N i el título del film, ni los antecedentes de su director ( Brian De Palma) dejaban suponer que «Misión a Marte» sería una nueva proclama de la hermandad marciano-hombre, un canto al amor del tercer tipo. La película, cargada de dólares, efectos especiales y buenos sentimientos, termina por hacer desear, aunque más no sea, un poquito de maldad, alguna aparición de esos aliens desvergonzados y ladinos de «Marte ataca», con sus armas destructivas y sus sonrisas canallas.
Esta película, a la que sí le cabría el título de «Vuelo en busca del amor», es una edificante fábula de ciencia ficción que oscila entre el espiritualismo new age y la propaganda política a la NASA.
«Misión a Marte» es la historia del rescate comandado por los buenos actores Gary Sinise y Tim Robbins al plane-ta rojo, donde una accidentada misión anterior dejó, presuntamente, sólo un sobreviviente. Llegar hasta él no les resulta sencillo ni a los cuatro astronautas ni a los cuatro guionistas, que tropiezan con una larga serie de peripecias de distinto tono, aunque todas ellas dejan su moraleja.

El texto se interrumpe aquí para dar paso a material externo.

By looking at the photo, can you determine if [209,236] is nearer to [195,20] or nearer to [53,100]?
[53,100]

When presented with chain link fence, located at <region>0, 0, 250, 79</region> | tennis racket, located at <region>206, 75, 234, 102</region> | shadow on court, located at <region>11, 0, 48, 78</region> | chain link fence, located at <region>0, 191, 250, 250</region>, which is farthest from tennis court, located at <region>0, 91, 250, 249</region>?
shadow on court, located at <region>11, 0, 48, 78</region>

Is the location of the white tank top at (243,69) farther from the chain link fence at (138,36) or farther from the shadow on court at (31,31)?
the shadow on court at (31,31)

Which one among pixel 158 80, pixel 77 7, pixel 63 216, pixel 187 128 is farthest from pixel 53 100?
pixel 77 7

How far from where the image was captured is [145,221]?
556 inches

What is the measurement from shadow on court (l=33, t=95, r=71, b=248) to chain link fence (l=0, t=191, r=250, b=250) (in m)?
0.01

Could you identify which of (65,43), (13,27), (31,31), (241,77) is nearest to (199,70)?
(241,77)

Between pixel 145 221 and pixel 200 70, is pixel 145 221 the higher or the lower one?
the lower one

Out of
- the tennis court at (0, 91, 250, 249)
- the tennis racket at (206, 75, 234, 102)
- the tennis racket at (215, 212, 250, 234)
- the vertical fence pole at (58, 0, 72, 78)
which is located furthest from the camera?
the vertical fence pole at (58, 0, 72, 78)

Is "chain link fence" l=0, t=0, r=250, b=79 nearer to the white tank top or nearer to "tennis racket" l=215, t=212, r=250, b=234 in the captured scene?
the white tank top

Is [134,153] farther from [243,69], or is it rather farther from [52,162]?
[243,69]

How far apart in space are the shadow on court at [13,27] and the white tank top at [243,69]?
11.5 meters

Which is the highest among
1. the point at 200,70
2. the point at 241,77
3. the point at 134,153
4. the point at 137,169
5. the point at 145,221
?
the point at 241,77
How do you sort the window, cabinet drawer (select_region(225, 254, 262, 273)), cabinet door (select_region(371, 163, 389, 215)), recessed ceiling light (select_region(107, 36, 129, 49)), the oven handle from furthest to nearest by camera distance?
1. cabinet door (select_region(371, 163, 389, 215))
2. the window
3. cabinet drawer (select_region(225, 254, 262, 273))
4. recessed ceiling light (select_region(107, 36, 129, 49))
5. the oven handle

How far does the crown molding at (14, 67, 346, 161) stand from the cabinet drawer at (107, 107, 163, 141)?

Qué raro que Brian De Palma, alguna vez llamado el mejor alumno de Alfred Hitchcock, haya pasado por alto casi todas sus recomendaciones.
Por ejemplo, que cuanto mejor es un villano mejor es la historia, o que el peor pecado de una película es aburrir al espectador, o que los mensajes sólo eran para los carteros. Aquí, el final no sólo no despierta demasiada intriga, sino que cuando llega se termina pareciendo a un «Gente que busca gente» interplanetario.
«Misión a Marte», sí, es deslumbrante en lo técnico y tiene efectos especiales de maravillas, aunque no en todos los casos se entienda qué hacen allí (como el clip de la evolución de las especies, que iría mucho mejor en un documental del Discovery Channel). Otros mensajes que deja el film tienen que ver con el amor conyugal, el sacrificio, la solidaridad y el cultivo de plantas en ambiente hostil.